(RECORDS TO USE):
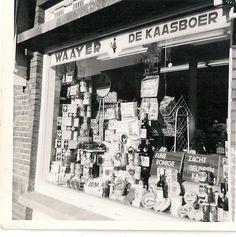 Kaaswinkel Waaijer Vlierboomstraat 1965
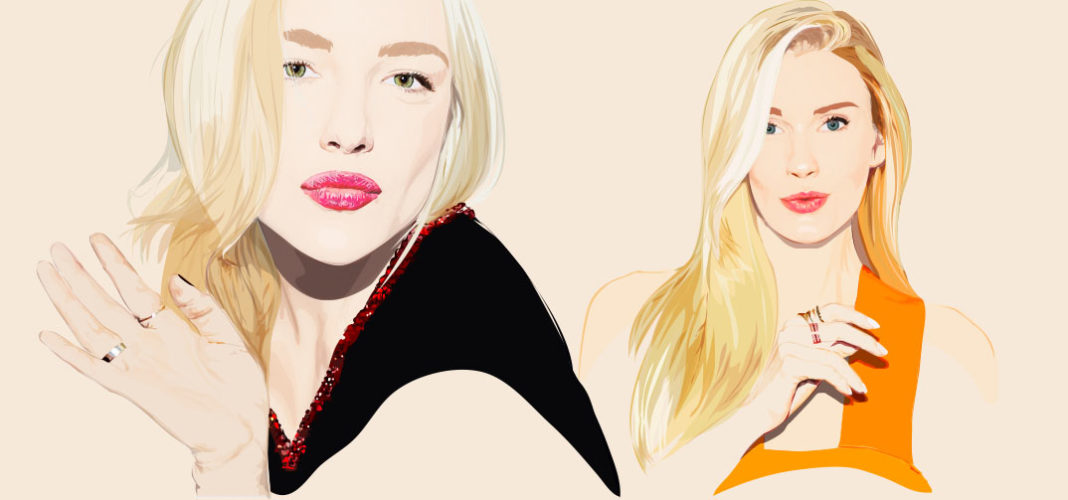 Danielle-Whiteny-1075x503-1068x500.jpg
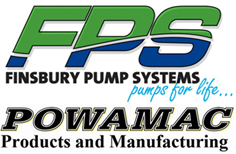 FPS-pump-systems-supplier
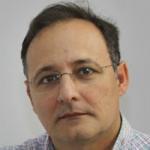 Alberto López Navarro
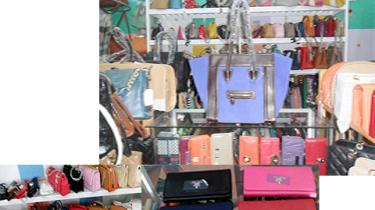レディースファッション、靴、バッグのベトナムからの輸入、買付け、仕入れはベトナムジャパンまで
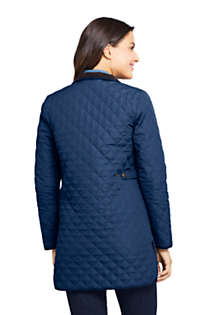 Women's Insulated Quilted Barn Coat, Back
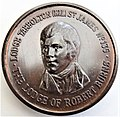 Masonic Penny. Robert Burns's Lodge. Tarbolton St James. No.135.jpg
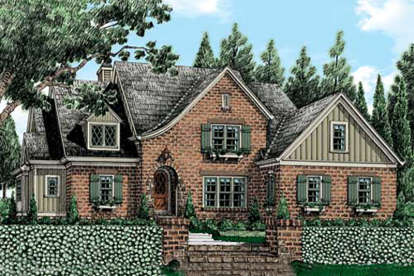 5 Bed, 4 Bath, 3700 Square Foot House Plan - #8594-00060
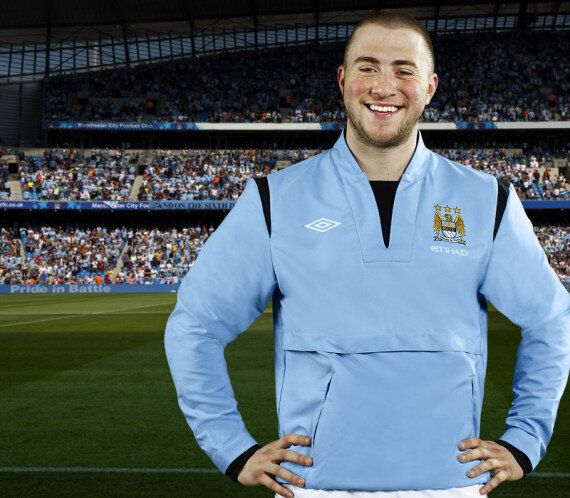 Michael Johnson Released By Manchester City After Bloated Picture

---

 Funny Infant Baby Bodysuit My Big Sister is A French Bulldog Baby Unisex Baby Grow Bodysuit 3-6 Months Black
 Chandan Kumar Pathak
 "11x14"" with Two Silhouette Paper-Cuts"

---

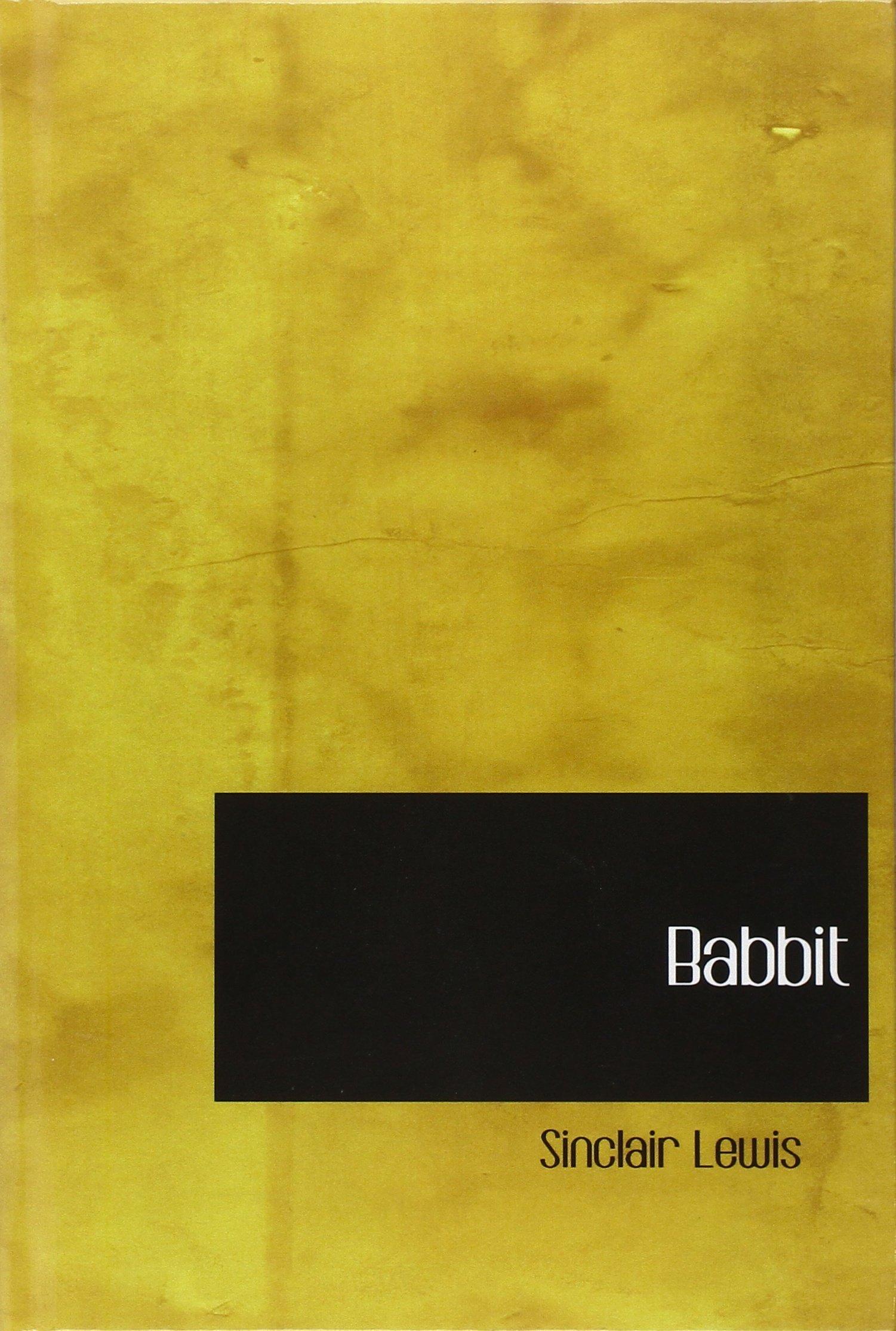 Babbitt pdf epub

(ACTION ITEM): Print an exact copy of the lines above, from the one containing "Women's Insulated Quilted Barn Coat, Back" through the one containing "Michael Johnson Released", and leave out the pictures.

(SOLUTION TO THE EXERCISE):
 Women's Insulated Quilted Barn Coat, Back
 Masonic Penny. Robert Burns's Lodge. Tarbolton St James. No.135.jpg
 5 Bed, 4 Bath, 3700 Square Foot House Plan - #8594-00060
 Michael Johnson Released By Manchester City After Bloated Picture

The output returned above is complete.